Did another chromo test and am seeing much progress. The fall wines are the two on the right. The middle two are spring Chilean wines I tested on a whim. As expected those two haven't done much.


----------



## Fsim (Oct 30, 2014)

Had the same exact problem with our Chilean wines from the spring. I did find this from the University of Cornell about paper chromatography. So where do I go from here? Not sure. But I have to assume the MLF is complete.

Theory and Practice: While paper chromatography is the cheapest analytical method, it’s not very accurate and its lower limit of detection is rather high. Malolactic fermentation isn’t considered safely complete until the malic acid concentration is below 30 mg/L. Because chromatography has a lower detection limit of 100 mg/L, it should be considered only a rough qualitative test rather than an accurate quantitative measure (i.e., it can detect if malic acid is present, but it doesn’t measure the concentration of malic acid). Paper chromatography is generally more accurate than guessing, though, and coupled with careful observation, it can be a useful tool.
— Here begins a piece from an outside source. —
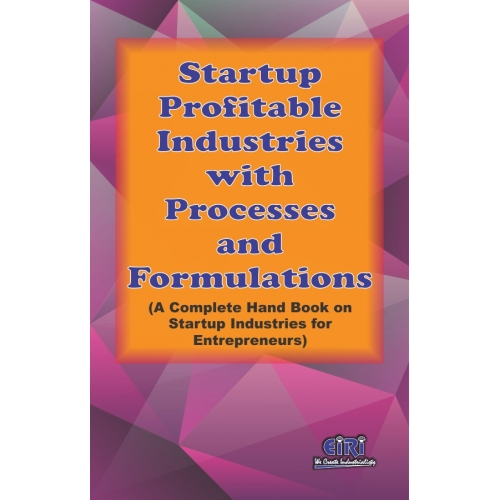 Project Reports on Startup Profitable Industries With Processes And Formulations (A Complete Hand Book On Startup Industries For Entrepreneurs), Technology Handbooks on Startup Profitable Industries With Processes And Formulations (A Complete Hand Book On Startup Industries For Entrepreneurs)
http://www.fruit.cornell.edu/shared/pdfs/MalolacticAcid3Ways.pdf


----------



## WI_Wino (Oct 30, 2014)

I'm pretty sure mlf is not complete on my Chilean wine. It is still pretty tart tasting. I think it was because I used the wyeast mlb and it was right at its expiration date. I'm thinking about pitching the mbr31 I bought but didn't end up using into the Chilean wine in several months after the free so2 dissipates.


----------



## WI_Wino (Nov 21, 2014)

Did a chromo test this week, all malic converted so I added some k-meta. Samples were still a little tart, will check pH after deer hunting.


----------